◆ EXERCISE REQUIREMENTS: The response has to be every entry, printed word for word.

GIVEN INFORMATION: Begin

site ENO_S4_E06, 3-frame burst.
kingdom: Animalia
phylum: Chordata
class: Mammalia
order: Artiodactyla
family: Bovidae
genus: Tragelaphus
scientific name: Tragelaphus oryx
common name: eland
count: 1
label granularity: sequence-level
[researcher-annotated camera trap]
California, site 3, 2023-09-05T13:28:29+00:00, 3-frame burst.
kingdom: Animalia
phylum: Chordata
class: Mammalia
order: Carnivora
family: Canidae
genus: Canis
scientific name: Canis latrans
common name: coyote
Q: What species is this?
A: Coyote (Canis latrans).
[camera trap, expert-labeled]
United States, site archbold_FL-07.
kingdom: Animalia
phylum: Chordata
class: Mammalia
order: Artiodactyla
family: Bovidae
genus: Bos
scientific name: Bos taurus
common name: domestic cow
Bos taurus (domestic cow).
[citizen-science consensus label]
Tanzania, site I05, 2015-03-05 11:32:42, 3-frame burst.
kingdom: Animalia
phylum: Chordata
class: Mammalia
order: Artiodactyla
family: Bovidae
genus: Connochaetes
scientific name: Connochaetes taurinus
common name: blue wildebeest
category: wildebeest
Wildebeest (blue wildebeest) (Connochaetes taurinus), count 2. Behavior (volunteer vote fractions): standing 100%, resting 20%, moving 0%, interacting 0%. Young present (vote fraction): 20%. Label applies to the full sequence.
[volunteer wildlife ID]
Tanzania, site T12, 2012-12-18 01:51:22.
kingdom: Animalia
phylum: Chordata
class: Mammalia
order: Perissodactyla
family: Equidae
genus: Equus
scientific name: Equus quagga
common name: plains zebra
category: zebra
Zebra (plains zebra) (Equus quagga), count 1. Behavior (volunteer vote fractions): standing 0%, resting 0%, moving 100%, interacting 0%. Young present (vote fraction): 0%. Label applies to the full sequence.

GIVEN INFORMATION: End

◆ RESPONSE TO THE EXERCISE:
site ENO_S4_E06, 3-frame burst.
kingdom: Animalia
phylum: Chordata
class: Mammalia
order: Artiodactyla
family: Bovidae
genus: Tragelaphus
scientific name: Tragelaphus oryx
common name: eland
count: 1
label granularity: sequence-level
[researcher-annotated camera trap]
California, site 3, 2023-09-05T13:28:29+00:00, 3-frame burst.
kingdom: Animalia
phylum: Chordata
class: Mammalia
order: Carnivora
family: Canidae
genus: Canis
scientific name: Canis latrans
common name: coyote
Q: What species is this?
A: Coyote (Canis latrans).
[camera trap, expert-labeled]
United States, site archbold_FL-07.
kingdom: Animalia
phylum: Chordata
class: Mammalia
order: Artiodactyla
family: Bovidae
genus: Bos
scientific name: Bos taurus
common name: domestic cow
Bos taurus (domestic cow).
[citizen-science consensus label]
Tanzania, site I05, 2015-03-05 11:32:42, 3-frame burst.
kingdom: Animalia
phylum: Chordata
class: Mammalia
order: Artiodactyla
family: Bovidae
genus: Connochaetes
scientific name: Connochaetes taurinus
common name: blue wildebeest
category: wildebeest
Wildebeest (blue wildebeest) (Connochaetes taurinus), count 2. Behavior (volunteer vote fractions): standing 100%, resting 20%, moving 0%, interacting 0%. Young present (vote fraction): 20%. Label applies to the full sequence.
[volunteer wildlife ID]
Tanzania, site T12, 2012-12-18 01:51:22.
kingdom: Animalia
phylum: Chordata
class: Mammalia
order: Perissodactyla
family: Equidae
genus: Equus
scientific name: Equus quagga
common name: plains zebra
category: zebra
Zebra (plains zebra) (Equus quagga), count 1. Behavior (volunteer vote fractions): standing 0%, resting 0%, moving 100%, interacting 0%. Young present (vote fraction): 0%. Label applies to the full sequence.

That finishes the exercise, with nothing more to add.